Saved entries
__________

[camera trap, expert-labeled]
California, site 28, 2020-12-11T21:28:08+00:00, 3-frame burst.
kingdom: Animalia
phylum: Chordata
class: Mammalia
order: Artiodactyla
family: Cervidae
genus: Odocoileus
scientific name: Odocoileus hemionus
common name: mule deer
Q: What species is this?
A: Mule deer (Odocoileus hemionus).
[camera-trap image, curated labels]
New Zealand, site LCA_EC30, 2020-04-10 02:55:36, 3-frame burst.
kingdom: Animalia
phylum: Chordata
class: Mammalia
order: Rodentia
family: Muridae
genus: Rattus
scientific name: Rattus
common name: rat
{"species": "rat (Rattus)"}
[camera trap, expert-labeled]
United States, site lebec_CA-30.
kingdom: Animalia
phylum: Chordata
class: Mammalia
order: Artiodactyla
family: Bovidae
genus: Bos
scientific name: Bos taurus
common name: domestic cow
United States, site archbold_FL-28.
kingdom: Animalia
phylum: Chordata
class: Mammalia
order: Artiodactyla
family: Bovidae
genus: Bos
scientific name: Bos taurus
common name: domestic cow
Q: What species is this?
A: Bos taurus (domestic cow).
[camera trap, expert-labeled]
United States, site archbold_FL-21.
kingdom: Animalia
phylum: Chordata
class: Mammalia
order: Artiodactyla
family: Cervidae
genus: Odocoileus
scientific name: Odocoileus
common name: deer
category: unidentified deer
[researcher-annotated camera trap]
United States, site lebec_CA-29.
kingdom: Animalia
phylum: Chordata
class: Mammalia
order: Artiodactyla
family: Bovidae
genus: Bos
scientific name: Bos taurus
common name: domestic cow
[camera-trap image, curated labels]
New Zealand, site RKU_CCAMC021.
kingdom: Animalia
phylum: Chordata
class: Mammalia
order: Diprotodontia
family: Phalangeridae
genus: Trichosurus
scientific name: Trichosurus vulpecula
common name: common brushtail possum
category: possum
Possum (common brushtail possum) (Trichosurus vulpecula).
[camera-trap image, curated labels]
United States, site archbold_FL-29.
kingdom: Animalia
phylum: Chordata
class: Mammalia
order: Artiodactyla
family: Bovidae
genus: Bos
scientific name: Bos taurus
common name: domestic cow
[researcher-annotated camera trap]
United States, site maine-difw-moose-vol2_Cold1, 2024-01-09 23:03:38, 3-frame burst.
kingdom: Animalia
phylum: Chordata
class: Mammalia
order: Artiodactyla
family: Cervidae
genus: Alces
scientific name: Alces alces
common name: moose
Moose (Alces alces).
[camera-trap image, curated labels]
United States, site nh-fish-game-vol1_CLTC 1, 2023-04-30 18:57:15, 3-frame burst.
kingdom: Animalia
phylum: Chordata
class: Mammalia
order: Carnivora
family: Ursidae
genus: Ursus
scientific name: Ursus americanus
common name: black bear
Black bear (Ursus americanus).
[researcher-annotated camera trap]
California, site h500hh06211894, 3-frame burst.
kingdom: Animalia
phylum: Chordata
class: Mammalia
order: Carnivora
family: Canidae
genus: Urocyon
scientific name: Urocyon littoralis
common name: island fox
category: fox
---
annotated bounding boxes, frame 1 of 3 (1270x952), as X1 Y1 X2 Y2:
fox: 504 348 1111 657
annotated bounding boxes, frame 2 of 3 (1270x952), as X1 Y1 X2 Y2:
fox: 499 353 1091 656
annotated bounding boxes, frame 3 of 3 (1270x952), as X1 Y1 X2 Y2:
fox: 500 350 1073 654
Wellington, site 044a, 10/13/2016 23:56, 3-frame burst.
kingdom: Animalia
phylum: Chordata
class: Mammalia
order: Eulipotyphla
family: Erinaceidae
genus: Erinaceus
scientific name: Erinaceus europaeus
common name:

__________

◆ **Exercise instructions**
Output the records above exactly as written.

◆ **Answer space**
[camera trap, expert-labeled]
California, site 28, 2020-12-11T21:28:08+00:00, 3-frame burst.
kingdom: Animalia
phylum: Chordata
class: Mammalia
order: Artiodactyla
family: Cervidae
genus: Odocoileus
scientific name: Odocoileus hemionus
common name: mule deer
Q: What species is this?
A: Mule deer (Odocoileus hemionus).
[camera-trap image, curated labels]
New Zealand, site LCA_EC30, 2020-04-10 02:55:36, 3-frame burst.
kingdom: Animalia
phylum: Chordata
class: Mammalia
order: Rodentia
family: Muridae
genus: Rattus
scientific name: Rattus
common name: rat
{"species": "rat (Rattus)"}
[camera trap, expert-labeled]
United States, site lebec_CA-30.
kingdom: Animalia
phylum: Chordata
class: Mammalia
order: Artiodactyla
family: Bovidae
genus: Bos
scientific name: Bos taurus
common name: domestic cow
United States, site archbold_FL-28.
kingdom: Animalia
phylum: Chordata
class: Mammalia
order: Artiodactyla
family: Bovidae
genus: Bos
scientific name: Bos taurus
common name: domestic cow
Q: What species is this?
A: Bos taurus (domestic cow).
[camera trap, expert-labeled]
United States, site archbold_FL-21.
kingdom: Animalia
phylum: Chordata
class: Mammalia
order: Artiodactyla
family: Cervidae
genus: Odocoileus
scientific name: Odocoileus
common name: deer
category: unidentified deer
[researcher-annotated camera trap]
United States, site lebec_CA-29.
kingdom: Animalia
phylum: Chordata
class: Mammalia
order: Artiodactyla
family: Bovidae
genus: Bos
scientific name: Bos taurus
common name: domestic cow
[camera-trap image, curated labels]
New Zealand, site RKU_CCAMC021.
kingdom: Animalia
phylum: Chordata
class: Mammalia
order: Diprotodontia
family: Phalangeridae
genus: Trichosurus
scientific name: Trichosurus vulpecula
common name: common brushtail possum
category: possum
Possum (common brushtail possum) (Trichosurus vulpecula).
[camera-trap image, curated labels]
United States, site archbold_FL-29.
kingdom: Animalia
phylum: Chordata
class: Mammalia
order: Artiodactyla
family: Bovidae
genus: Bos
scientific name: Bos taurus
common name: domestic cow
[researcher-annotated camera trap]
United States, site maine-difw-moose-vol2_Cold1, 2024-01-09 23:03:38, 3-frame burst.
kingdom: Animalia
phylum: Chordata
class: Mammalia
order: Artiodactyla
family: Cervidae
genus: Alces
scientific name: Alces alces
common name: moose
Moose (Alces alces).
[camera-trap image, curated labels]
United States, site nh-fish-game-vol1_CLTC 1, 2023-04-30 18:57:15, 3-frame burst.
kingdom: Animalia
phylum: Chordata
class: Mammalia
order: Carnivora
family: Ursidae
genus: Ursus
scientific name: Ursus americanus
common name: black bear
Black bear (Ursus americanus).
[researcher-annotated camera trap]
California, site h500hh06211894, 3-frame burst.
kingdom: Animalia
phylum: Chordata
class: Mammalia
order: Carnivora
family: Canidae
genus: Urocyon
scientific name: Urocyon littoralis
common name: island fox
category: fox
---
annotated bounding boxes, frame 1 of 3 (1270x952), as X1 Y1 X2 Y2:
fox: 504 348 1111 657
annotated bounding boxes, frame 2 of 3 (1270x952), as X1 Y1 X2 Y2:
fox: 499 353 1091 656
annotated bounding boxes, frame 3 of 3 (1270x952), as X1 Y1 X2 Y2:
fox: 500 350 1073 654
Wellington, site 044a, 10/13/2016 23:56, 3-frame burst.
kingdom: Animalia
phylum: Chordata
class: Mammalia
order: Eulipotyphla
family: Erinaceidae
genus: Erinaceus
scientific name: Erinaceus europaeus
common name:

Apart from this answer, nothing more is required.